Excerpt to read -
####
Jan. 22, 2006- Picture a little room overlooking the water, waves lapping at the dock outside, sunlight streaming through the paneled glass doors. The room has two comfortable looking beauty chairs.
It looks immediately on the brilliant blue Charlotte Amalie Harbor and bobbing sailboats tied up at the Frenchtown dock. The shop is "Erica's Total Beauty."
Inside, the peaceful ambience continues. In fact, it looks like somebody has fallen asleep. "Wake up, dear," says Erica Benjamin, as she gently nudges her customer, "We're almost finished."
Erica turns and laughs, as does her customer.
"This isn't the first time I've had someone fall asleep," she says.
Benjamin has been cutting islanders' hair since 1982, after a limited career as a Caribbean power boat charter captain. It's been a circuitous route.
Benjamin left her native Germany in 1961 to join her new husband, Heinz Mueller, in Southern California. Barely 20 years old, she had trained as a beautician in Germany, and she soon opened up her first shop in California. Later, she had a daughter, Monica, and the couple moved to the Nevada side of Lake Tahoe, where Heinz ran a motel, and she again opened a beauty shop. But that was not to be long lived.
####
Instructions for the task - Please return the passage from the beauty shop article word for word, starting at "Inside, the peaceful" and ending at "does her customer.". The lines that come next have no part in this.
####
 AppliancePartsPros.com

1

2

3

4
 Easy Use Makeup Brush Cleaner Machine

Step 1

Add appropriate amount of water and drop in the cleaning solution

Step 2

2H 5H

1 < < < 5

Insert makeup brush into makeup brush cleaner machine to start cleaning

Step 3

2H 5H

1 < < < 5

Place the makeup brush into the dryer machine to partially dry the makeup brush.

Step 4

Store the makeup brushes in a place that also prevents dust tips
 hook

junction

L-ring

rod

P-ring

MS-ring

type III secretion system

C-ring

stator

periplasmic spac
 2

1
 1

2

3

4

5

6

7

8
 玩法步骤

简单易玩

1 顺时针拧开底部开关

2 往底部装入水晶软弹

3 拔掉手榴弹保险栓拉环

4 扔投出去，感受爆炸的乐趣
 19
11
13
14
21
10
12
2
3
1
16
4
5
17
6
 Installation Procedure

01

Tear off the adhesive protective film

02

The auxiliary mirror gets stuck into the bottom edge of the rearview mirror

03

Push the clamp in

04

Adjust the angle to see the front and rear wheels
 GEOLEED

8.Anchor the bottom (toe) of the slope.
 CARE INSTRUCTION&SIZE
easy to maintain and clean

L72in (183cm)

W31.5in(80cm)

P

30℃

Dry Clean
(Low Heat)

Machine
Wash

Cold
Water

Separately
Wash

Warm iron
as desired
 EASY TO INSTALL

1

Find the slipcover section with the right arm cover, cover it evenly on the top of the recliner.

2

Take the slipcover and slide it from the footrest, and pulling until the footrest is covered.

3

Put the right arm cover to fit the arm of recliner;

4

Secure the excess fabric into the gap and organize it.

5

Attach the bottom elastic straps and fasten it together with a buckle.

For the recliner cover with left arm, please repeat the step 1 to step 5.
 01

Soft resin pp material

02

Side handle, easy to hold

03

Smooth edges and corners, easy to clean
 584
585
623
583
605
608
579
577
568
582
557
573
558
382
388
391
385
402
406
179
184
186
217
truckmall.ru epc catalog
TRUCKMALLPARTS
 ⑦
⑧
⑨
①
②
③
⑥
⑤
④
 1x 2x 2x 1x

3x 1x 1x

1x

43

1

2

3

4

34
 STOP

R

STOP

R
####
Answer area -
Inside, the peaceful ambience continues. In fact, it looks like somebody has fallen asleep. "Wake up, dear," says Erica Benjamin, as she gently nudges her customer, "We're almost finished."
Erica turns and laughs, as does her customer.